§ AIM OF THE EXERCISE:
Give back every entry, exactly as written.

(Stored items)
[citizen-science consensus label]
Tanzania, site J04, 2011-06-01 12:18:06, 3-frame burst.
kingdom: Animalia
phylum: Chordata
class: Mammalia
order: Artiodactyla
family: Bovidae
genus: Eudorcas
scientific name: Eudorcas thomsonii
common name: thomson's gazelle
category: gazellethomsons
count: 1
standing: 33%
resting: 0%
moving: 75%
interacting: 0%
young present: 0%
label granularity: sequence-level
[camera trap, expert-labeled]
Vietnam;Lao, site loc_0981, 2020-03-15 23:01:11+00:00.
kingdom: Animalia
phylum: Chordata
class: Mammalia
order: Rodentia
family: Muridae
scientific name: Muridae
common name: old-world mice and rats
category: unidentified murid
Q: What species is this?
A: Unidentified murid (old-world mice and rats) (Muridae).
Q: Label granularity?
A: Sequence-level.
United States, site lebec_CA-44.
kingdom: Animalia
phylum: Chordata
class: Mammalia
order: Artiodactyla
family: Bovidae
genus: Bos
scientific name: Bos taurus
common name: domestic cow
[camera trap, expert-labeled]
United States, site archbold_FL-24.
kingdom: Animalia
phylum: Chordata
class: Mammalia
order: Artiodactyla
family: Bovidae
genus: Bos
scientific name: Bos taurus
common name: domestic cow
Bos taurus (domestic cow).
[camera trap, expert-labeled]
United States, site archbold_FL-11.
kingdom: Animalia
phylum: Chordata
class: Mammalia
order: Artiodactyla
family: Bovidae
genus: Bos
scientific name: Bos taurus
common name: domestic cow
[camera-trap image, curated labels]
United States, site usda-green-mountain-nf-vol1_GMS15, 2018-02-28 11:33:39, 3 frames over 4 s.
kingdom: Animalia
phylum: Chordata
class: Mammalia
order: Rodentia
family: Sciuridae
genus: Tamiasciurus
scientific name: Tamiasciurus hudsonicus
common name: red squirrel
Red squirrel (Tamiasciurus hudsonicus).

§ REPLY:
[citizen-science consensus label]
Tanzania, site J04, 2011-06-01 12:18:06, 3-frame burst.
kingdom: Animalia
phylum: Chordata
class: Mammalia
order: Artiodactyla
family: Bovidae
genus: Eudorcas
scientific name: Eudorcas thomsonii
common name: thomson's gazelle
category: gazellethomsons
count: 1
standing: 33%
resting: 0%
moving: 75%
interacting: 0%
young present: 0%
label granularity: sequence-level
[camera trap, expert-labeled]
Vietnam;Lao, site loc_0981, 2020-03-15 23:01:11+00:00.
kingdom: Animalia
phylum: Chordata
class: Mammalia
order: Rodentia
family: Muridae
scientific name: Muridae
common name: old-world mice and rats
category: unidentified murid
Q: What species is this?
A: Unidentified murid (old-world mice and rats) (Muridae).
Q: Label granularity?
A: Sequence-level.
United States, site lebec_CA-44.
kingdom: Animalia
phylum: Chordata
class: Mammalia
order: Artiodactyla
family: Bovidae
genus: Bos
scientific name: Bos taurus
common name: domestic cow
[camera trap, expert-labeled]
United States, site archbold_FL-24.
kingdom: Animalia
phylum: Chordata
class: Mammalia
order: Artiodactyla
family: Bovidae
genus: Bos
scientific name: Bos taurus
common name: domestic cow
Bos taurus (domestic cow).
[camera trap, expert-labeled]
United States, site archbold_FL-11.
kingdom: Animalia
phylum: Chordata
class: Mammalia
order: Artiodactyla
family: Bovidae
genus: Bos
scientific name: Bos taurus
common name: domestic cow
[camera-trap image, curated labels]
United States, site usda-green-mountain-nf-vol1_GMS15, 2018-02-28 11:33:39, 3 frames over 4 s.
kingdom: Animalia
phylum: Chordata
class: Mammalia
order: Rodentia
family: Sciuridae
genus: Tamiasciurus
scientific name: Tamiasciurus hudsonicus
common name: red squirrel
Red squirrel (Tamiasciurus hudsonicus).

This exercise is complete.